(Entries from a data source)
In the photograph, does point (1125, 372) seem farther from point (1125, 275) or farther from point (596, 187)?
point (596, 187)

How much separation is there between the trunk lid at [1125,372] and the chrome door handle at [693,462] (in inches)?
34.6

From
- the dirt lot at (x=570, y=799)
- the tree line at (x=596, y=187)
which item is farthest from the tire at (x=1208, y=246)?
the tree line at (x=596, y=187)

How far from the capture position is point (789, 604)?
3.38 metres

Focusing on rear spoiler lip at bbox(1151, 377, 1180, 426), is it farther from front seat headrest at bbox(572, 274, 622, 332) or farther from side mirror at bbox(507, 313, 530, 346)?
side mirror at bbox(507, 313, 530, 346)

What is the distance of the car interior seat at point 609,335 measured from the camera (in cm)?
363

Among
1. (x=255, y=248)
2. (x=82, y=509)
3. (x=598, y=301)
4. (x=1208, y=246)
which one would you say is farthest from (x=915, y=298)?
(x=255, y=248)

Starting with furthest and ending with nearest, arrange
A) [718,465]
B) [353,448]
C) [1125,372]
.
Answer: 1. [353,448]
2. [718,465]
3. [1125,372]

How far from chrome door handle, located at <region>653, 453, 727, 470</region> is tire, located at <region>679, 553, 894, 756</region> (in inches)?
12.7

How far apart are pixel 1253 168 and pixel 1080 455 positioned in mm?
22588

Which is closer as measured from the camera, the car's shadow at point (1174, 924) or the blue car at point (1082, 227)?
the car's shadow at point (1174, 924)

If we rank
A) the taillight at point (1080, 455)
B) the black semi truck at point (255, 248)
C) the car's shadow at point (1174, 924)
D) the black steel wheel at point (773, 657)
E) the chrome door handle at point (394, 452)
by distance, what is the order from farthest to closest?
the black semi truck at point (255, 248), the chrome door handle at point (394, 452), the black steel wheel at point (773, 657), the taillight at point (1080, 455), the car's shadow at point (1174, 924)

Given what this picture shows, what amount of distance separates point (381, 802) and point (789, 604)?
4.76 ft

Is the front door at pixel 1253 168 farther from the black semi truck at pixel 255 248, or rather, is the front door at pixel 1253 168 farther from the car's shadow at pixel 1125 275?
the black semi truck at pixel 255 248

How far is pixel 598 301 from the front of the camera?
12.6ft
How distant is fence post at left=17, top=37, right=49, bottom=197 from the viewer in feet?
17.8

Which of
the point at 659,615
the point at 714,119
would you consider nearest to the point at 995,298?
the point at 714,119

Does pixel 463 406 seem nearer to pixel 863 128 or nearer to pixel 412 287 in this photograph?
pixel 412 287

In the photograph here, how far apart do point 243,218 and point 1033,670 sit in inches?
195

## Directions
Extract every line of the material above and reproduce each one unchanged.

## Response to the task
In the photograph, does point (1125, 372) seem farther from point (1125, 275) or farther from point (596, 187)?
point (596, 187)

How much separation is there between the trunk lid at [1125,372] and the chrome door handle at [693,462] (in inches)?
34.6

From
- the dirt lot at (x=570, y=799)
- the tree line at (x=596, y=187)
which item is farthest from the tire at (x=1208, y=246)?
the tree line at (x=596, y=187)

How far from the capture position is point (789, 604)?
3.38 metres

Focusing on rear spoiler lip at bbox(1151, 377, 1180, 426), is it farther from front seat headrest at bbox(572, 274, 622, 332) or farther from side mirror at bbox(507, 313, 530, 346)?
side mirror at bbox(507, 313, 530, 346)

What is the distance of the car interior seat at point 609,335 measured from the camera (in cm)?
363

Among
1. (x=255, y=248)
2. (x=82, y=509)
3. (x=598, y=301)
4. (x=1208, y=246)
which one would you say is farthest from (x=915, y=298)?
(x=255, y=248)

Starting with furthest and ending with nearest, arrange
A) [718,465]
B) [353,448]
C) [1125,372]
.
Answer: 1. [353,448]
2. [718,465]
3. [1125,372]

How far from chrome door handle, located at <region>653, 453, 727, 470</region> is tire, located at <region>679, 553, 894, 756</region> (in inches)?
12.7

How far apart are pixel 1253 168 and pixel 1080 455 positioned in mm?
22588

Which is closer as measured from the camera, the car's shadow at point (1174, 924) or the blue car at point (1082, 227)?
the car's shadow at point (1174, 924)

If we rank
A) the taillight at point (1080, 455)
B) the black semi truck at point (255, 248)
C) the car's shadow at point (1174, 924)
D) the black steel wheel at point (773, 657)
E) the chrome door handle at point (394, 452)
by distance, what is the order from farthest to closest?
the black semi truck at point (255, 248), the chrome door handle at point (394, 452), the black steel wheel at point (773, 657), the taillight at point (1080, 455), the car's shadow at point (1174, 924)

Given what this picture shows, what amount of distance separates point (381, 802) and point (789, 604)?
4.76 ft

Is the front door at pixel 1253 168 farther from the black semi truck at pixel 255 248, or rather, is the front door at pixel 1253 168 farther from the car's shadow at pixel 1125 275?
the black semi truck at pixel 255 248

How far is pixel 598 301 from the front of the camera?
12.6ft
How distant is fence post at left=17, top=37, right=49, bottom=197 from the viewer in feet?
17.8

Which of
the point at 659,615
the point at 714,119
would you consider nearest to the point at 995,298?
the point at 714,119

Does pixel 463 406 seem nearer to pixel 863 128 or nearer to pixel 412 287 in this photograph?
pixel 412 287

In the photograph here, how far apart do point 243,218 and point 1033,670 sit in inches?
195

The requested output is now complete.